### Input material

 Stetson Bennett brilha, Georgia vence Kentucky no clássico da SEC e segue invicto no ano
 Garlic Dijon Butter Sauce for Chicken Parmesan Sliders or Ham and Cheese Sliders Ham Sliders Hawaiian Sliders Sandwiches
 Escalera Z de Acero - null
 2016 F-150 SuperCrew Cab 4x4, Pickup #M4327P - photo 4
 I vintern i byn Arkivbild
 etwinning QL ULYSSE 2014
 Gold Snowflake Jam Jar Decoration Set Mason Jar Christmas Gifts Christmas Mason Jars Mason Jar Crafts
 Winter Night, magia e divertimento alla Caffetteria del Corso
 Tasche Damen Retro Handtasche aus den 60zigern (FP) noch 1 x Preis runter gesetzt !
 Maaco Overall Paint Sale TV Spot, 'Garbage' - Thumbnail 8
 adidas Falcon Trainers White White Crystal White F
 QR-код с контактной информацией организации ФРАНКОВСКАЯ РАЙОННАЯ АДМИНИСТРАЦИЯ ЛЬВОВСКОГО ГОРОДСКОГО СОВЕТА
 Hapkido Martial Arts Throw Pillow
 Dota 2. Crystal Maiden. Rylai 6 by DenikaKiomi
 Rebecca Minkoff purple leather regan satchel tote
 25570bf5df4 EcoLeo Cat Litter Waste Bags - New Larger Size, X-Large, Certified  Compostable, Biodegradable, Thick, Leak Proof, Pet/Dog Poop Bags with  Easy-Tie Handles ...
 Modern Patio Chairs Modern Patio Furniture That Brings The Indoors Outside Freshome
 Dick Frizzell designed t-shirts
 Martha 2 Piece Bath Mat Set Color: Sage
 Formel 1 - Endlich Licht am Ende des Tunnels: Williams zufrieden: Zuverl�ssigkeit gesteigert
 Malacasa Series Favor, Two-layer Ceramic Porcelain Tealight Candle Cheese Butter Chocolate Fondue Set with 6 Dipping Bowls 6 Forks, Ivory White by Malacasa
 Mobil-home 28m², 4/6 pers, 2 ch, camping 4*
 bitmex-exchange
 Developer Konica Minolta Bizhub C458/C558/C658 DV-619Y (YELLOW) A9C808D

######

→ **Task prompt**
Everything in the listing above needs to be copied exactly.

→ **Written solution**
 Stetson Bennett brilha, Georgia vence Kentucky no clássico da SEC e segue invicto no ano
 Garlic Dijon Butter Sauce for Chicken Parmesan Sliders or Ham and Cheese Sliders Ham Sliders Hawaiian Sliders Sandwiches
 Escalera Z de Acero - null
 2016 F-150 SuperCrew Cab 4x4, Pickup #M4327P - photo 4
 I vintern i byn Arkivbild
 etwinning QL ULYSSE 2014
 Gold Snowflake Jam Jar Decoration Set Mason Jar Christmas Gifts Christmas Mason Jars Mason Jar Crafts
 Winter Night, magia e divertimento alla Caffetteria del Corso
 Tasche Damen Retro Handtasche aus den 60zigern (FP) noch 1 x Preis runter gesetzt !
 Maaco Overall Paint Sale TV Spot, 'Garbage' - Thumbnail 8
 adidas Falcon Trainers White White Crystal White F
 QR-код с контактной информацией организации ФРАНКОВСКАЯ РАЙОННАЯ АДМИНИСТРАЦИЯ ЛЬВОВСКОГО ГОРОДСКОГО СОВЕТА
 Hapkido Martial Arts Throw Pillow
 Dota 2. Crystal Maiden. Rylai 6 by DenikaKiomi
 Rebecca Minkoff purple leather regan satchel tote
 25570bf5df4 EcoLeo Cat Litter Waste Bags - New Larger Size, X-Large, Certified  Compostable, Biodegradable, Thick, Leak Proof, Pet/Dog Poop Bags with  Easy-Tie Handles ...
 Modern Patio Chairs Modern Patio Furniture That Brings The Indoors Outside Freshome
 Dick Frizzell designed t-shirts
 Martha 2 Piece Bath Mat Set Color: Sage
 Formel 1 - Endlich Licht am Ende des Tunnels: Williams zufrieden: Zuverl�ssigkeit gesteigert
 Malacasa Series Favor, Two-layer Ceramic Porcelain Tealight Candle Cheese Butter Chocolate Fondue Set with 6 Dipping Bowls 6 Forks, Ivory White by Malacasa
 Mobil-home 28m², 4/6 pers, 2 ch, camping 4*
 bitmex-exchange
 Developer Konica Minolta Bizhub C458/C558/C658 DV-619Y (YELLOW) A9C808D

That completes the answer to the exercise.